On 7/26/2019 3:12 AM, Kirill Balunov wrote:
> чт, 25 июл. 2019 г. в 20:28, eryk sun <eryksun at gmail.com>:
> 
>> On 7/25/19, Kirill Balunov <kirillbalunov at gmail.com> wrote:
>>>
>>>>>> import os
>>>>>> from pathlib import Path
>>>>>> dummy = " "   # or "" or "     "
>>>>>> os.path.isdir(dummy)
>>> False
>>>>>> Path(dummy).is_dir()
>>> True
>>
>> I can't reproduce the above result in either Linux or Windows. The
>> results should only be different for an empty path string, since
>> Path('') is the same as Path('.'). The results should be the same for
>> Path(" "), depending on whether a directory named " " exists (normally
>> not allowed in Windows, but Linux allows it).
>>
>>
> I need to confirm that it was my fault and for non-empty strings (`" "` or `"

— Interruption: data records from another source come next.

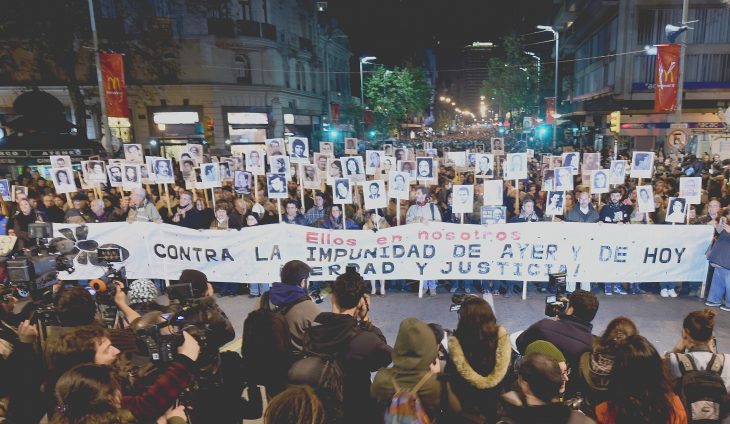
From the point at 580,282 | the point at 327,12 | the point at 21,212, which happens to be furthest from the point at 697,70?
the point at 21,212

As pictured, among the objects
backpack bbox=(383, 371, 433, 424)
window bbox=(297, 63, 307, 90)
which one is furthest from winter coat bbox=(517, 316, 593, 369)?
window bbox=(297, 63, 307, 90)

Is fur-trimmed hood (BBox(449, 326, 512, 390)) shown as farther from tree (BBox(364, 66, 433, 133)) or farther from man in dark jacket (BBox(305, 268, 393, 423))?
tree (BBox(364, 66, 433, 133))

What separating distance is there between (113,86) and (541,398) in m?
21.2

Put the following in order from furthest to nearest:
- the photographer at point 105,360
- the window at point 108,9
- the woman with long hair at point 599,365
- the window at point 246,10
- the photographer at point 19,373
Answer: the window at point 246,10 < the window at point 108,9 < the photographer at point 19,373 < the woman with long hair at point 599,365 < the photographer at point 105,360

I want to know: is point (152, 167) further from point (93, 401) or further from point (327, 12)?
point (327, 12)

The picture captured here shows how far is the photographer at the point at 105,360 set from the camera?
2875mm

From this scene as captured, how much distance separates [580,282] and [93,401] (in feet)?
25.2

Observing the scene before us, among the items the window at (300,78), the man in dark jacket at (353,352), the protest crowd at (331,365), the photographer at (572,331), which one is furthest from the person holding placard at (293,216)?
the window at (300,78)

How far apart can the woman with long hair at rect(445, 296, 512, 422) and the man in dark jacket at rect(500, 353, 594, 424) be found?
44cm

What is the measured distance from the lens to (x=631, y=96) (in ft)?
98.7

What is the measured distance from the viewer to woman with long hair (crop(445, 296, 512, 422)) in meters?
3.21

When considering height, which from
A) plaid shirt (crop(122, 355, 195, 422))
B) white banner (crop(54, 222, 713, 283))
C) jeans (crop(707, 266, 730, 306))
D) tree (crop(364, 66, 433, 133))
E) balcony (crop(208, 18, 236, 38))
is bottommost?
jeans (crop(707, 266, 730, 306))

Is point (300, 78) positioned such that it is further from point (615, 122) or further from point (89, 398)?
point (89, 398)

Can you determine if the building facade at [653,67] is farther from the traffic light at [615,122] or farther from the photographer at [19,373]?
the photographer at [19,373]
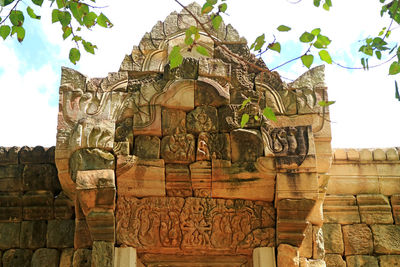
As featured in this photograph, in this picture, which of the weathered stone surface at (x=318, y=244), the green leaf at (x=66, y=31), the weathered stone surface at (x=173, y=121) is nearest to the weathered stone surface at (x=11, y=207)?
the weathered stone surface at (x=173, y=121)

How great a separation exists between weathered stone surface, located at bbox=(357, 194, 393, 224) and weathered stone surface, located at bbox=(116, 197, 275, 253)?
1854mm

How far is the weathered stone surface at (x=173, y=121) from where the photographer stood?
7840mm

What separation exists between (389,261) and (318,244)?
4.30ft

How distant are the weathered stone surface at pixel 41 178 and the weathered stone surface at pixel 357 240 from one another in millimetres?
4061

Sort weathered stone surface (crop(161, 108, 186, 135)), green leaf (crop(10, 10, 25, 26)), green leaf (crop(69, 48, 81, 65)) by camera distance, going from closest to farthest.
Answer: green leaf (crop(10, 10, 25, 26)), green leaf (crop(69, 48, 81, 65)), weathered stone surface (crop(161, 108, 186, 135))

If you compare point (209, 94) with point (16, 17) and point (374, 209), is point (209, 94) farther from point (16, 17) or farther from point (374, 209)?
point (374, 209)

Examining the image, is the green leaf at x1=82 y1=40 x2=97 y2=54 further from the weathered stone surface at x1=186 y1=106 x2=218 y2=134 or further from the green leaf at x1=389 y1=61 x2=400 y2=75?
the green leaf at x1=389 y1=61 x2=400 y2=75

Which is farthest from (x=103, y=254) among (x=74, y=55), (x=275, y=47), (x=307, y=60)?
(x=307, y=60)

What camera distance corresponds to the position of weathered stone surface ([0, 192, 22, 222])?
353 inches

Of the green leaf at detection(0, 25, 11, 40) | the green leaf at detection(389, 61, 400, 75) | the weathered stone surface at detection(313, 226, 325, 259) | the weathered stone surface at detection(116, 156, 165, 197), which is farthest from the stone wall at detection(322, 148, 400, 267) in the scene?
the green leaf at detection(0, 25, 11, 40)

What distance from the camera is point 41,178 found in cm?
902

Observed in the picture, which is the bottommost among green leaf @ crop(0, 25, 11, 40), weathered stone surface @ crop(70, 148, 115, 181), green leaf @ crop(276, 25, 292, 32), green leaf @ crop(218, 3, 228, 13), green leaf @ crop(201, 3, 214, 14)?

> "`), both `os.path.isdir(...)` and `Path(...).is_dir()` produce the same
> results.So sorry for the noise.
> 
> Concerning the case with empty path string, I will open a ticket at the bug
> tracker (but for some reason it is blocked in my country :(
> https://isitblockedinrussia.com/?host=https%3A%2F%2Fbugs.python.org%2F).

For me, this now returns 'No, https://bugs.python.org is probably not 
blocked in Russia. Yet.'.

> Obviously
> these are not equivalent forms, so either this should be noted in the
> documentation or corrected in the code.